What the exercise asks:
Answer these questions from the forum thread on photographing a funeral:
1. How long ago was katerolla's mother's funeral?
2. What example of a ground rule does tailofspence give?
3. How old was the man whose funeral Balmiesgirl photographed?

Text under study:
- - -

# Ever been asked to photograph a funeral?



## Balmiesgirl (Mar 16, 2012)

It's one of those awkward things....


----------



## katerolla (Mar 16, 2012)

No, but I had someone at my mums funeral, it's been 2 years and I still haven't seen the photos and I'm not sure if I want to at this stage.


----------



## Balmiesgirl (Mar 16, 2012)

I did it as a favor for a friend.... I don't regret it.... But it was new territory for me so it was uncomfortable. Odd thing was I got a call from some of the family members the same day wanting to come see the pics...my turn over for an event is usually a week. Do I tell them to wait or do we get it over with?


----------



## FattyMcJ (Mar 16, 2012)

Balmiesgirl said:


> I did it as a favor for a friend.... I don't regret it.... But it was new territory for me so it was uncomfortable. Odd thing was I got a call from some of the family members the same day wanting to come see the pics...my turn over for an event is usually a week. Do I tell them to wait or do we get it over with?


 
Do what you need to do in order to provide the best quality. It's really no different than a wedding, in terms of importance...if not more so. Quality should be top priority IMO.

On that note, I applaud you for doing it. I don't know of I could.


----------



## tailofspence (Mar 17, 2012)

There actually was an article in Popular Photography recently regarding this and I found it really interesting. My mom passed away in January and I actually had my girlfriend's sister taking photos. It helps to have them around just in case I ever want to look back at the event itself and just contemplate things. I think it's key to set ground rules though, which is what we did (no photography of inside the coffin, etc.) Photos turned out "okay" since she's not pro or anything. I did have another friend's dad pass away and I offered to take photos, but there was no response so I didn't pursue it. Again, just be respectful and I think it's no different than shooting any other event.


----------



## Forkie (Mar 17, 2012)

That's little bit weird if you ask me.  What do you do, get them to all stand around the coffin?  What if it's an open coffin, do you shoot the corpse?  It's all types of wrong!


----------



## sleepwalker (Mar 17, 2012)

its a very interesting subject.....i remember my grandmas funeral there were no pics taken it just isnt done in my family
now my granddad i couldnt bear to see him dead let alone being buried (i did not go)  
do as high a quality as you normally do they can wait a week if thats what it takes they will understand in the long run
bravo for doing it


----------



## Balmiesgirl (Mar 17, 2012)

I was very careful to be respectful and unobtrusive. It was for a 22 yr old guy with a huge extended family. His mother is the client. She asked for photos of all of the extended family and photos of her standing next to the coffin... Yes it was open. Most all of the family thanked me for being there and let me know that they appreciated my services. I didn't do many during the funeral but did a ton of family groups at the cemetery. I think they realized how much they mean to each other and some members hadn't seen each other for 15 years.


----------



## Forkie (Mar 18, 2012)

- - -

Dataset section:
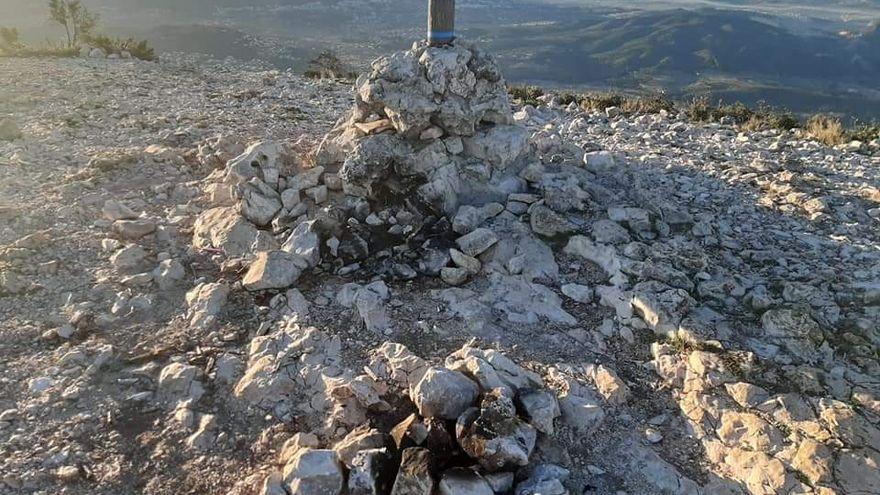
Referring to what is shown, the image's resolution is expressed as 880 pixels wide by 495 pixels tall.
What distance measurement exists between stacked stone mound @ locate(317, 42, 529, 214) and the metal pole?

- - -

Exercise answer:
1. Two years.
2. No photography of the inside of the coffin.
3. 22.